Task requirements →
a) In the passage on campaign books, give the part from "Campaign books are invariably" up to and including "have not read)." again, with "coffee tables" changed to "bookshelves".
b) Sum up the passage on campaign books in two sentences.

Supplied passage →
◇ ◇ ◇ ◇ ◇ ◇ ◇
Campaign books are invariably boring and dishonest, revising history and portraying the subject of the book as a model of almost pre-lapsarian perfection. They exaggerate the candidate’s accomplishments, skills, and virtues (going so far as to invent some when none exist). They explain away his faults, airbrush his sins, finesse his inconsistencies, give him credit for everything good in living memory, blame his political opponents for everything that has gone wrong over the same period, and suggest in the strongest terms that the world would be a nearly perfect place if only the candidate were in charge of it. No surprise then that campaign books are not a big-selling genre (except for the Clinton books, which liberals proudly display on their coffee tables but, please believe me, have not read).

Crist’s book does all of these things, setting an NCAA record for platitudes and clichés along the way, but failing to deliver on the promise of its subtitle. We never really learn what Crist believes constitutes “extreme right,” or extreme right policies. Charlie complains continually in these pages of extremism in the Republican Party and of extreme right policies while never doing more than hinting at what they might be, which is convenient for Charlie because lots of Florida voters like conservative policies and don’t consider them extreme at all.
◇ ◇ ◇ ◇ ◇ ◇ ◇
Dataset section →
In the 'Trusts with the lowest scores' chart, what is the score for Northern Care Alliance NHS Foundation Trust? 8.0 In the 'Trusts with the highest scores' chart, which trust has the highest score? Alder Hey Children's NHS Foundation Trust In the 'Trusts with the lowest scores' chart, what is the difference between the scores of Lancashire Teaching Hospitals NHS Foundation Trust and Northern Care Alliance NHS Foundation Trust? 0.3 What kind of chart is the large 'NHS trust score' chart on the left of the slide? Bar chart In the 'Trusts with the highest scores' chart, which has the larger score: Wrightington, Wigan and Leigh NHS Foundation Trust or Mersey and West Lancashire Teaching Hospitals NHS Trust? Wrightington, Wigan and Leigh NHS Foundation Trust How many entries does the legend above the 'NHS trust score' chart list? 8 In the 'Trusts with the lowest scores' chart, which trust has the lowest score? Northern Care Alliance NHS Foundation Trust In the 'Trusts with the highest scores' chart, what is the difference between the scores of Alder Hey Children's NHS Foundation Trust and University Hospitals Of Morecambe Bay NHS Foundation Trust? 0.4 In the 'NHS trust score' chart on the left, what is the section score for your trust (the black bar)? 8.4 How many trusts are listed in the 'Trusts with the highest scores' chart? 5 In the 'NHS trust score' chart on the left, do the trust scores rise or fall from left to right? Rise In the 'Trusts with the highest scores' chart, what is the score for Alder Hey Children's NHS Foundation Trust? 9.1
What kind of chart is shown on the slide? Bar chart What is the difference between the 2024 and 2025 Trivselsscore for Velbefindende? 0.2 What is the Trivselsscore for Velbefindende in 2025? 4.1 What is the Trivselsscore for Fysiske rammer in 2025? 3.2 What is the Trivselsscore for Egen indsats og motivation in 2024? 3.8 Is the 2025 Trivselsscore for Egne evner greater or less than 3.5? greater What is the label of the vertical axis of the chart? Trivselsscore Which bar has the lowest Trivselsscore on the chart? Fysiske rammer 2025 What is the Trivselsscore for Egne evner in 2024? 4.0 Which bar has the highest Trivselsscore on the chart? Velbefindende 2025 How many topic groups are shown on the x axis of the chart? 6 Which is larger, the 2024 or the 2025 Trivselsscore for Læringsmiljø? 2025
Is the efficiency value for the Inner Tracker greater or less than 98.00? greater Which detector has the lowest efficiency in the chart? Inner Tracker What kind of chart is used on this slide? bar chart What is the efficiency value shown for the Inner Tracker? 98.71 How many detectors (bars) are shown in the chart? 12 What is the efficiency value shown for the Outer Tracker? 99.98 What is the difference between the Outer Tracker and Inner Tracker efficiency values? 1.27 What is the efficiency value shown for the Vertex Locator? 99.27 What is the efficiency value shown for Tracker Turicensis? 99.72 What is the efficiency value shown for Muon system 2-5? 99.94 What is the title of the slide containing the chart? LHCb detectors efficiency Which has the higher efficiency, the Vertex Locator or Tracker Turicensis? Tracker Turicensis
◇ ◇ ◇ ◇ ◇ ◇ ◇
Problem solutions →
a)
Campaign books are invariably boring and dishonest, revising history and portraying the subject of the book as a model of almost pre-lapsarian perfection. They exaggerate the candidate’s accomplishments, skills, and virtues (going so far as to invent some when none exist). They explain away his faults, airbrush his sins, finesse his inconsistencies, give him credit for everything good in living memory, blame his political opponents for everything that has gone wrong over the same period, and suggest in the strongest terms that the world would be a nearly perfect place if only the candidate were in charge of it. No surprise then that campaign books are not a big-selling genre (except for the Clinton books, which liberals proudly display on their bookshelves but, please believe me, have not read).

b) Campaign books are boring and dishonest: they inflate the candidate's virtues, explain away his faults, and blame his opponents for what has gone wrong, so they are not a big-selling genre. Crist's book does all of this but never makes clear what it means by "extreme right," only hinting at the extremism it keeps complaining about.